Je me souviens qu’on a fini par rouvrir la vaste pièce conjugale et mortuaire où s’étaient accomplis les mystères essentiels de la vie Le soleil y entrait de nouveau à flots Elle n’avait plus aucun intérêt Elle ne recélait plus les mystères de la mort Ni les senteurs moites et entêtantes du corps de la femme et de ses atours...».

Le père un instant évincé du premier scénario ne réapparaît-il pas dans ce reflet diabolique, réintroduisant une triangulation et du même coup la menace de castration ? Autre variation qui vient confirmer cette interprétation, à la fin du roman lorsque Artigas, attaqué par une bande de voyous, agonise :

« De nouveau s’ouvrait devant lui la perspective de ce couloir interminable. Au bout, dans la pénombre, la porte toujours close. Il rampait, haletant, convaincu qu’il arriverait un moment où cette porte s’ouvrirait. Qu’il fallait tenir jusqu’au moment où cette porte s’ouvrirait. Que la vie qui le fuyait à grands bouillons de sang en teintant de rouge le tapis de ce long couloir, que la vie n’aurait pas de sens avant que cette porte ne s’ouvrît. Et voilà. Il vient de relever encore une fois la tête, il vient de faire un effort épuisant pour s’appuyer sur ses coudes afin de gagner quelques centimètres, de se rapprocher ne fût-ce que de quelques centimètres de cette porte close, et voilà qu’elle s’ouvre, précisément. Ouverte la porte close sur le mystère troublant de la mort. Ouverte la porte de la chambre funéraire où je vais enfin pouvoir m’allonger sur le grand lit conjugal. Et dans la glace lunaire de l’armoire il n’y aura plus l’ombre fugace du diable. […] Il n’y aura que le reflet de mon corps allongé sur le lit mortuaire. Je serai enfin revenu dans le sein maternel. Dans le giron maternel de ce lit conjugal et mortuaire où s’allongea jadis le corps sans vie de ma mère. Dans le sein maternel de la mort qui me poursuit desde que he nacido. Ou que je poursuis depuis que je suis né. Depuis le premier jour de ma vie. Mais je regarde cette porte ouverte, ce trou de lumière orangée dans la nuit sans fin du couloir. Tout ce qui me reste de force se concentre dans ce regard. Et mon crâne va éclater, ma vie va s’écouler finalement par mes yeux qui se vident de toutes les beautés du monde. Ma vie n’est plus que l’ombre vacillante de ce regard ultime sur l’encadrement lumineux de cette porte. Enfin. Enfin je vais savoir » (1981, pp.579-580).

━━━━━━━━

● **Objectif A**
Répondez à ces questions sur l'extrait du texte :
(i) Qu'est-ce qui entrait de nouveau à flots dans la pièce rouverte ?
(ii) Qui, à la fin du roman, est attaqué par une bande de voyous ?
(iii) De quelle couleur est la lumière qui sort de la porte ouverte au bout du couloir ?

━━━━━━━━

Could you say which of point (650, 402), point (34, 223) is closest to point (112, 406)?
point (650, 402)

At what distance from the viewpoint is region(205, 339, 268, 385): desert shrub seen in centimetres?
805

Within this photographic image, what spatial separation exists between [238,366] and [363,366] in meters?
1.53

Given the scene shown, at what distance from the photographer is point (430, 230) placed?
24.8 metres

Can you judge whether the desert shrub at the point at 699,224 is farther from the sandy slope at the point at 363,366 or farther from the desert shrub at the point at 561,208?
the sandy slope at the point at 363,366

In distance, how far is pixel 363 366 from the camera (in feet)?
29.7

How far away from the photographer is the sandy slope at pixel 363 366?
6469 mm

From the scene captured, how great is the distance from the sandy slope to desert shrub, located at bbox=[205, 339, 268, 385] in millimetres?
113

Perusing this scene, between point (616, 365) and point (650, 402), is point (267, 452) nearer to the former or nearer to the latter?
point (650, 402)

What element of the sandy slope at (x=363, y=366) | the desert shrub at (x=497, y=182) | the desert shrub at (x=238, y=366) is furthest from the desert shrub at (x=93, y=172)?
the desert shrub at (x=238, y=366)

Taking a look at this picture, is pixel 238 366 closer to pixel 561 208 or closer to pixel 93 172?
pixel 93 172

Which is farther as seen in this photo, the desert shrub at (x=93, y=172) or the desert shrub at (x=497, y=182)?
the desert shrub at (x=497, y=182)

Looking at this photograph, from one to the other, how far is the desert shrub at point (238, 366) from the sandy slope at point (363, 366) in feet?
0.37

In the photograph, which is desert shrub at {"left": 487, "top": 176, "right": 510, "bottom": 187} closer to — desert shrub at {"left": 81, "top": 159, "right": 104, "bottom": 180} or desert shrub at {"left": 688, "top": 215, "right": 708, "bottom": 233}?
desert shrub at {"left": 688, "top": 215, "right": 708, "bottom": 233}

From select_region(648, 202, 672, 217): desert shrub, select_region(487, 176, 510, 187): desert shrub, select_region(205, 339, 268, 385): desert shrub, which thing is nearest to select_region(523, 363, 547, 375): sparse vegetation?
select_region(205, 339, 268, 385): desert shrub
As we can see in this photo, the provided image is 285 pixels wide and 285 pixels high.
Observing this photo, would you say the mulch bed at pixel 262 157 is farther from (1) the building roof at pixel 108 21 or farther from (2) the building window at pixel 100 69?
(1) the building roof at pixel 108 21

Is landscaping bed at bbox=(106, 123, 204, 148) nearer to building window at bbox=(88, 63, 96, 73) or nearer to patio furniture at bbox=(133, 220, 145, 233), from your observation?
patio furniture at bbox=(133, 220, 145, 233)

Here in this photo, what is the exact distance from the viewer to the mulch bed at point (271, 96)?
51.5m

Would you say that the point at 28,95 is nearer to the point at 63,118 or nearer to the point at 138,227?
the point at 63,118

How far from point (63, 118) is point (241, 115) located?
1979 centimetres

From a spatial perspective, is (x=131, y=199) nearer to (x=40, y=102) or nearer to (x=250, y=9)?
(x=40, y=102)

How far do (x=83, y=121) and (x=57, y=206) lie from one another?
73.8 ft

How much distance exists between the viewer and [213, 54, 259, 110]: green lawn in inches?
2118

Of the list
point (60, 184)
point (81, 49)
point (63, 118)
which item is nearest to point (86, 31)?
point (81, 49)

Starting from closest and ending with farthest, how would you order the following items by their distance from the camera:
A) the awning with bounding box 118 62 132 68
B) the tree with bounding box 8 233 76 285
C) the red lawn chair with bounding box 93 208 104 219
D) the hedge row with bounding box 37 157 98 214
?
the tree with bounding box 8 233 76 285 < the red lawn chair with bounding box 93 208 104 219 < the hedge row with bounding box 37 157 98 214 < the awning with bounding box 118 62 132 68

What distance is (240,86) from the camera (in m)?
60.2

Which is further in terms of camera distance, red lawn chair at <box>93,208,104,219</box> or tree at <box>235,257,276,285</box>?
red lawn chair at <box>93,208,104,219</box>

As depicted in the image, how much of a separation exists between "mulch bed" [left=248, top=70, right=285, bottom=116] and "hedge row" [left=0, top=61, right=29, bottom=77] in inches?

━━━━━━━━

● **Objectif B**
Indiquez le nombre de lignes des données qui contiennent la chaîne "furniture", en respectant la casse. Donnez uniquement ce nombre.

● **Réponse A**
(i) Le soleil.
(ii) Artigas.
(iii) Orangée.

● **Réponse B**
2